▶ [Data for processing]

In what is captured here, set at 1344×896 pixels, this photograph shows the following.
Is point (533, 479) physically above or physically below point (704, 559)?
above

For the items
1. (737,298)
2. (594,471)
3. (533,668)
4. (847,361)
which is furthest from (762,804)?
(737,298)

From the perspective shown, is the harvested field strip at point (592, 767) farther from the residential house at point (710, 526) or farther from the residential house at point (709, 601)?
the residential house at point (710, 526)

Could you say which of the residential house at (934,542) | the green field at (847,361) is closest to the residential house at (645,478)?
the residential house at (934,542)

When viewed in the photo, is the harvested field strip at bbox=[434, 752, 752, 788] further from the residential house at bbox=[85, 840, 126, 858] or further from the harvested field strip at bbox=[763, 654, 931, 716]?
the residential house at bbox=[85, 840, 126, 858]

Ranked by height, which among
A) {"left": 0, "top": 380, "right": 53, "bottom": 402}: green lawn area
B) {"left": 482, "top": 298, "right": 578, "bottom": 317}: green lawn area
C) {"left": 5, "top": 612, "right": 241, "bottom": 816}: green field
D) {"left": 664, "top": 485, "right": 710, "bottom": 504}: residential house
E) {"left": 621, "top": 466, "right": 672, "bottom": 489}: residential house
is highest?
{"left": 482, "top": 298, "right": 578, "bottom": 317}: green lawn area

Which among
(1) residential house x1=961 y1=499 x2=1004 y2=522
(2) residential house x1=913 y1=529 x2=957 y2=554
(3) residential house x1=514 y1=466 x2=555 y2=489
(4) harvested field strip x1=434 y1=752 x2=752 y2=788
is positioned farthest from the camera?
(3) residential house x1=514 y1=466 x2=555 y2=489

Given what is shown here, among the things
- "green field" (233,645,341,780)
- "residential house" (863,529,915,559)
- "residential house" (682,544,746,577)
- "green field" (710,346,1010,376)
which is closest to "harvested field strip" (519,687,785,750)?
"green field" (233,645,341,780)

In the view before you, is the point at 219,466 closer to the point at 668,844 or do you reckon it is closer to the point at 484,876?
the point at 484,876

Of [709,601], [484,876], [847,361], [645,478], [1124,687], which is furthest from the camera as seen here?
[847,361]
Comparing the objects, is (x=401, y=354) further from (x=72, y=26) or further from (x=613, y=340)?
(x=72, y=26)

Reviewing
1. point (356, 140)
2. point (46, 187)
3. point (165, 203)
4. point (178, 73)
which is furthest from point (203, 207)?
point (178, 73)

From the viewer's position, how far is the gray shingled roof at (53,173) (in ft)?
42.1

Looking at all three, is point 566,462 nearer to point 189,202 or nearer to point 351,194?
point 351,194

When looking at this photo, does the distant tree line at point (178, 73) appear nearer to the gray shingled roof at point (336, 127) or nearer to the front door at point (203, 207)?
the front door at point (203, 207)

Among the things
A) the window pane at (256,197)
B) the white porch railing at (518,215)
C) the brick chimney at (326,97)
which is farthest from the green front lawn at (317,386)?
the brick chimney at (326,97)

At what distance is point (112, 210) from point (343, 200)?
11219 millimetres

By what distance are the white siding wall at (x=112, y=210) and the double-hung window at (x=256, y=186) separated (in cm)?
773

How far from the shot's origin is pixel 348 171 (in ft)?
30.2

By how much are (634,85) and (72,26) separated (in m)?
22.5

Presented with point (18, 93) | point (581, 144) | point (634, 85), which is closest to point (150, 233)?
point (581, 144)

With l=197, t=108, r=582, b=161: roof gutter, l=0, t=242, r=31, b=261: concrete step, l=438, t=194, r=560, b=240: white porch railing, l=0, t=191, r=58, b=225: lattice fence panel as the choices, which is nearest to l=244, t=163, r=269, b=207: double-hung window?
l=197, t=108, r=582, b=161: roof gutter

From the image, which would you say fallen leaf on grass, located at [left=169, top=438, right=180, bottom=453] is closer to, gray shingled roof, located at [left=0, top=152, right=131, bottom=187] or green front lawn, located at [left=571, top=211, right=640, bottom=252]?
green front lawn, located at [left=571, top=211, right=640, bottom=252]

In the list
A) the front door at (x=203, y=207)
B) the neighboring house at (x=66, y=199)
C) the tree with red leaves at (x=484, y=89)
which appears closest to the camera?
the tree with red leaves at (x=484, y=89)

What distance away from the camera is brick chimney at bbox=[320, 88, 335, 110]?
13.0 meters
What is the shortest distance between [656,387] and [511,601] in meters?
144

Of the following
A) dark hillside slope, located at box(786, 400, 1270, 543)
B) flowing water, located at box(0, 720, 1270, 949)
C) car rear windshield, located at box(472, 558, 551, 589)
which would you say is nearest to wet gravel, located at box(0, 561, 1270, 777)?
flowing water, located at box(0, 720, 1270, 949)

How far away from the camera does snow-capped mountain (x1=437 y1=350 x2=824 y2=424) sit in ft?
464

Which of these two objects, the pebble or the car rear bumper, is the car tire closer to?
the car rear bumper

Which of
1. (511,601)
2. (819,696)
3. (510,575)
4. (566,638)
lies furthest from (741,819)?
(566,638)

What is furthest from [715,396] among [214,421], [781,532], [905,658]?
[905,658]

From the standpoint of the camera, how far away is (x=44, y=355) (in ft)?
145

▶ [Work to be completed] Give all of the entries again, word for word.

▶ [In response]
In what is captured here, set at 1344×896 pixels, this photograph shows the following.
Is point (533, 479) physically above or physically below point (704, 559)?
above

For the items
1. (737,298)
2. (594,471)
3. (533,668)
4. (847,361)
which is furthest from (762,804)?
(737,298)

From the perspective shown, is the harvested field strip at point (592, 767) farther from the residential house at point (710, 526) or farther from the residential house at point (709, 601)?
the residential house at point (710, 526)

Could you say which of the residential house at (934,542) | the green field at (847,361) is closest to the residential house at (645,478)?
the residential house at (934,542)

When viewed in the photo, is the harvested field strip at bbox=[434, 752, 752, 788] further from the residential house at bbox=[85, 840, 126, 858] or further from the harvested field strip at bbox=[763, 654, 931, 716]?
the residential house at bbox=[85, 840, 126, 858]

Ranked by height, which among
A) {"left": 0, "top": 380, "right": 53, "bottom": 402}: green lawn area
B) {"left": 482, "top": 298, "right": 578, "bottom": 317}: green lawn area
C) {"left": 5, "top": 612, "right": 241, "bottom": 816}: green field
D) {"left": 664, "top": 485, "right": 710, "bottom": 504}: residential house
E) {"left": 621, "top": 466, "right": 672, "bottom": 489}: residential house
is highest?
{"left": 482, "top": 298, "right": 578, "bottom": 317}: green lawn area

Which among
(1) residential house x1=961 y1=499 x2=1004 y2=522
(2) residential house x1=913 y1=529 x2=957 y2=554
(3) residential house x1=514 y1=466 x2=555 y2=489
(4) harvested field strip x1=434 y1=752 x2=752 y2=788
is positioned farthest from the camera?
(3) residential house x1=514 y1=466 x2=555 y2=489

Given what is shown here, among the things
- "green field" (233,645,341,780)
- "residential house" (863,529,915,559)
- "residential house" (682,544,746,577)
- "green field" (710,346,1010,376)
which is closest to "harvested field strip" (519,687,785,750)?
"green field" (233,645,341,780)

In the view before you, is the point at 219,466 closer to the point at 668,844 or do you reckon it is closer to the point at 484,876?
the point at 484,876

Of [709,601], [484,876], [847,361], [645,478], [1124,687], which is furthest from the camera as seen here?
[847,361]
Comparing the objects, is (x=401, y=354) further from (x=72, y=26) or further from (x=613, y=340)?
(x=72, y=26)

Reviewing
1. point (356, 140)
2. point (46, 187)
3. point (165, 203)
4. point (178, 73)
which is furthest from point (203, 207)?
point (178, 73)

From the viewer's position, how far is the gray shingled roof at (53,173) (in ft)?
42.1

Looking at all three, is point 566,462 nearer to point 189,202 or nearer to point 351,194?
point 351,194

When looking at this photo, does the distant tree line at point (178, 73) appear nearer to the gray shingled roof at point (336, 127) or nearer to the front door at point (203, 207)?
the front door at point (203, 207)

Among the things
A) the window pane at (256,197)
B) the white porch railing at (518,215)
C) the brick chimney at (326,97)
which is farthest from the green front lawn at (317,386)?
the brick chimney at (326,97)

At what distance is point (112, 210) from point (343, 200)?
11219 millimetres

By what distance are the white siding wall at (x=112, y=210) and the double-hung window at (x=256, y=186) separated (in cm)?
773

How far from the shot's origin is pixel 348 171 (in ft)?
30.2

By how much are (634,85) and (72,26) separated (in m)?
22.5

Presented with point (18, 93) | point (581, 144) | point (634, 85), which is closest to point (150, 233)?
point (581, 144)

With l=197, t=108, r=582, b=161: roof gutter, l=0, t=242, r=31, b=261: concrete step, l=438, t=194, r=560, b=240: white porch railing, l=0, t=191, r=58, b=225: lattice fence panel as the choices, which is nearest to l=244, t=163, r=269, b=207: double-hung window?
l=197, t=108, r=582, b=161: roof gutter

From the image, which would you say fallen leaf on grass, located at [left=169, top=438, right=180, bottom=453] is closer to, gray shingled roof, located at [left=0, top=152, right=131, bottom=187] or green front lawn, located at [left=571, top=211, right=640, bottom=252]?
green front lawn, located at [left=571, top=211, right=640, bottom=252]

In the list
A) the front door at (x=203, y=207)
B) the neighboring house at (x=66, y=199)
C) the tree with red leaves at (x=484, y=89)
which appears closest to the camera?
the tree with red leaves at (x=484, y=89)

What distance away from the camera is brick chimney at bbox=[320, 88, 335, 110]?
13.0 meters
What is the shortest distance between [656,387] and [511,601] in meters?
144

Of the following
A) dark hillside slope, located at box(786, 400, 1270, 543)
B) flowing water, located at box(0, 720, 1270, 949)
C) car rear windshield, located at box(472, 558, 551, 589)
which would you say is nearest to wet gravel, located at box(0, 561, 1270, 777)?
flowing water, located at box(0, 720, 1270, 949)

How far away from the camera does snow-capped mountain (x1=437 y1=350 x2=824 y2=424) sit in ft?
464

Which of these two objects, the pebble or the car rear bumper, is the car tire closer to?
the car rear bumper

Which of
1. (511,601)
2. (819,696)
3. (510,575)
4. (566,638)
lies furthest from (741,819)?
(566,638)

What is furthest from [715,396] among [214,421], [781,532], [905,658]?
[905,658]

From the standpoint of the camera, how far away is (x=44, y=355) (in ft)?
145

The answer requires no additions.